Canada’s language on China’s potential ascension to the pact mirrors the stance taken by Japan’s new prime minister, Fumio Kishida, after he was sworn into power on Monday.
Trade analysts say Canada should vocally oppose China’s entry to the trade pact that also includes Australia, Brunei, Chile, Malaysia, Mexico, New Zealand, Peru, Singapore and Vietnam.
They say the safe return to Canada of Michael Kovrig and Michael Spavor gives the federal government more leeway to vocally oppose China joining the pact.
The two Canadian men were arrested in apparent retaliation for the December 2018 arrest of Chinese high-tech executive Meng Wanzhou on an American extradition warrant.
Meng returned to China last month, just hours after the U.S. withdrew its extradition request and a British Columbia court ended the legal proceedings against her.
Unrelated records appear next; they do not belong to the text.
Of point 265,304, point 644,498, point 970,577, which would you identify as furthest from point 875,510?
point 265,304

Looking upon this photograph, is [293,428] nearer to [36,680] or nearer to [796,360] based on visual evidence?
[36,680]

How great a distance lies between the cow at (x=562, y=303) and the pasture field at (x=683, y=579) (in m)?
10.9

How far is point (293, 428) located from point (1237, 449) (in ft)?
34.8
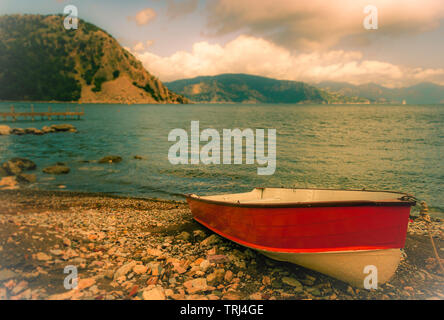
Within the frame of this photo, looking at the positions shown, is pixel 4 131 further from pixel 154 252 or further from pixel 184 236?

That paved the way for the immediate release of Kovrig and Spavor who were flown back to Canada at the exact time of Meng’s departure.
“Canada has no reason to do any favours for China. Their appalling behaviour toward Canada these past two years, including the bellicose and belligerent criticisms about Canada, provides every justification for a cool, if not frigid, Canadian response to China’s CPTPP application,” said Lawrence Herman, an international trade lawyer and a former Canadian diplomat.
Canada may be much smaller than China, but its membership in the larger CPTPP allows it to use its “leverage and influence” to counter “China’s aggressiveness,” said Herman.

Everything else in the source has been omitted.